All entries below are to be written out again exactly, but no picture is to be copied.

[Start of Attachment]

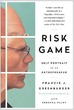Risk Game: Self Portrait of an Entrepren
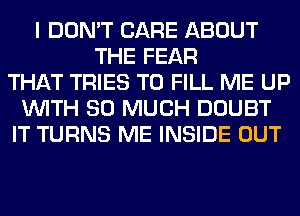 I DON'T CARE ABOUT
THE FEAR
THAT TRIES TO FILL ME UP
WITH SO MUCH DOUBT
IT TURNS ME INSIDE OUT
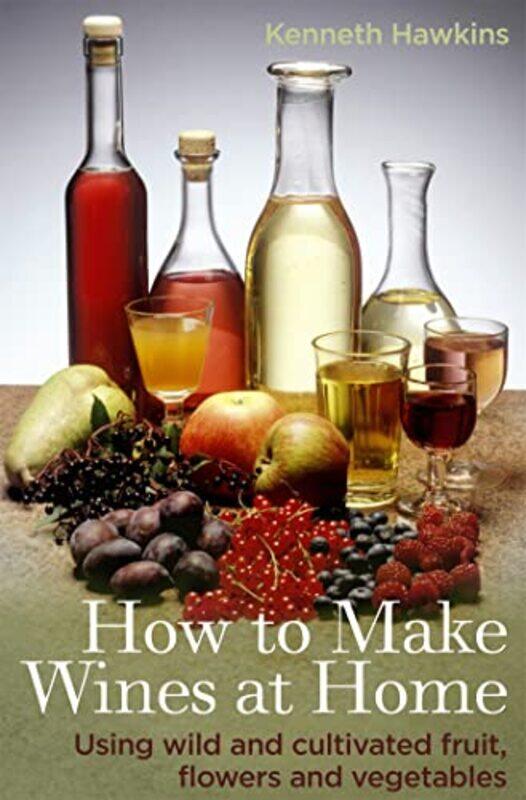 

How To Make Wines At Home by Kenneth Hawkins-Paperback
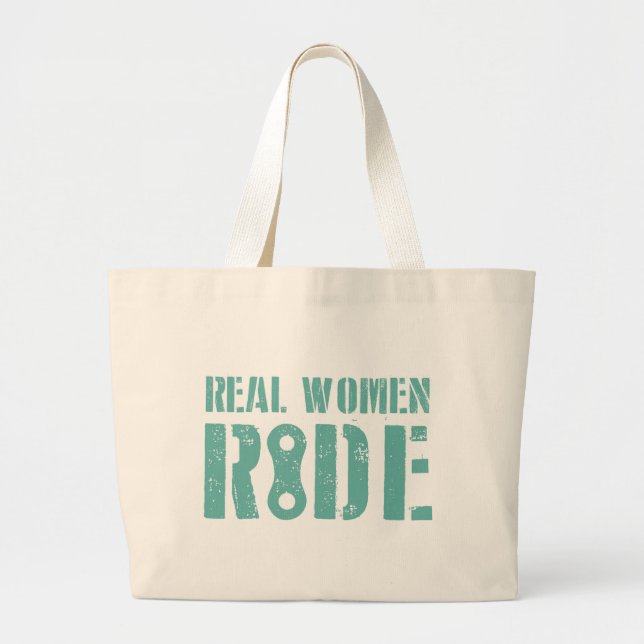 Real Women Ride Large Tote Bag (Front)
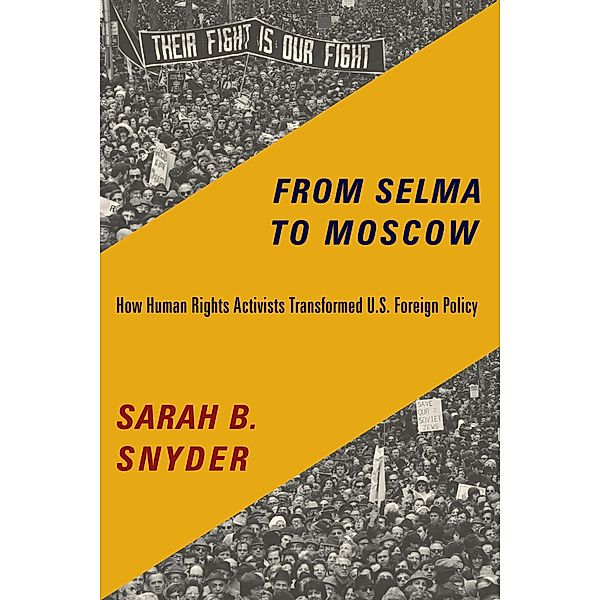 From Selma to Moscow, Sarah B. Snyder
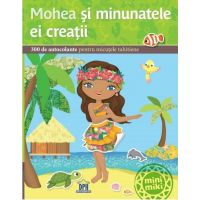 Mohea si minunatele ei creatii |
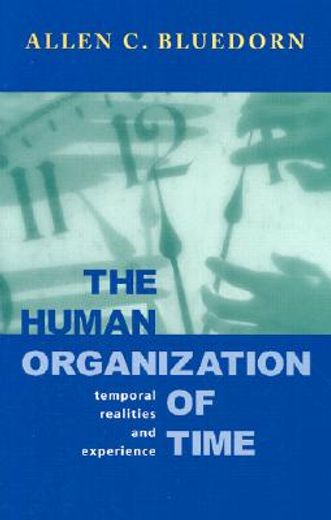 the human organization of time,temporal realities and experience (en Inglés)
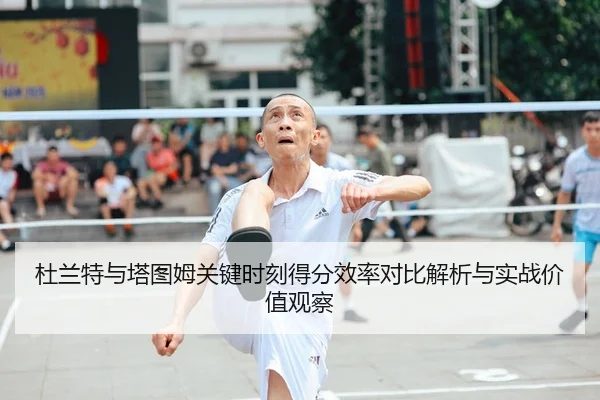 杜兰特与塔图姆关键时刻得分效率对比解析与实战价值观察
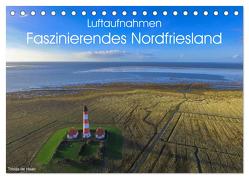 Luftaufnahmen – Faszinierendes Nordfriesland (Tischkalender 2024 DIN A5 quer), CALVENDO Monatskalender von de Haan,  Tobias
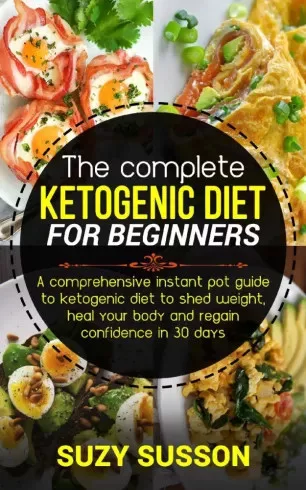 Suzy Susson - The Complete Ketogenic Diet for Beginners (e-könyv)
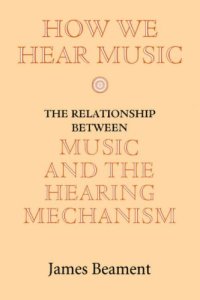 cover of the book How We Hear Music: The Relationship between Music and the Hearing Mechanism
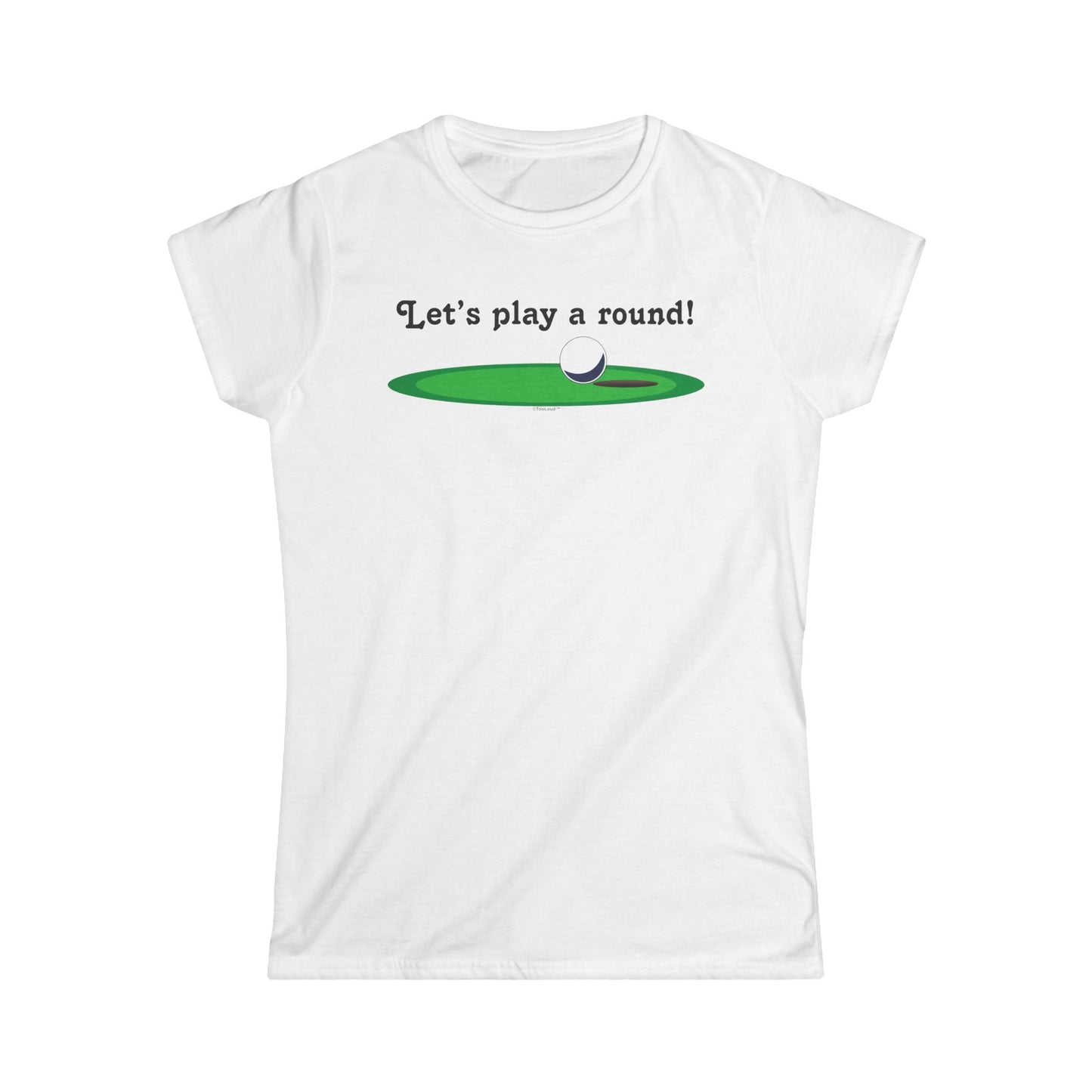 Let’s Play a Round Juniors T-Shirt by TOOLOUD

[End of Attachment]

## Task output
Risk Game: Self Portrait of an Entrepren
 I DON'T CARE ABOUT
THE FEAR
THAT TRIES TO FILL ME UP
WITH SO MUCH DOUBT
IT TURNS ME INSIDE OUT

How To Make Wines At Home by Kenneth Hawkins-Paperback
 Real Women Ride Large Tote Bag (Front)
 From Selma to Moscow, Sarah B. Snyder
 Mohea si minunatele ei creatii |
 the human organization of time,temporal realities and experience (en Inglés)
 杜兰特与塔图姆关键时刻得分效率对比解析与实战价值观察
 Luftaufnahmen – Faszinierendes Nordfriesland (Tischkalender 2024 DIN A5 quer), CALVENDO Monatskalender von de Haan,  Tobias
 Suzy Susson - The Complete Ketogenic Diet for Beginners (e-könyv)
 cover of the book How We Hear Music: The Relationship between Music and the Hearing Mechanism
 Let’s Play a Round Juniors T-Shirt by TOOLOUD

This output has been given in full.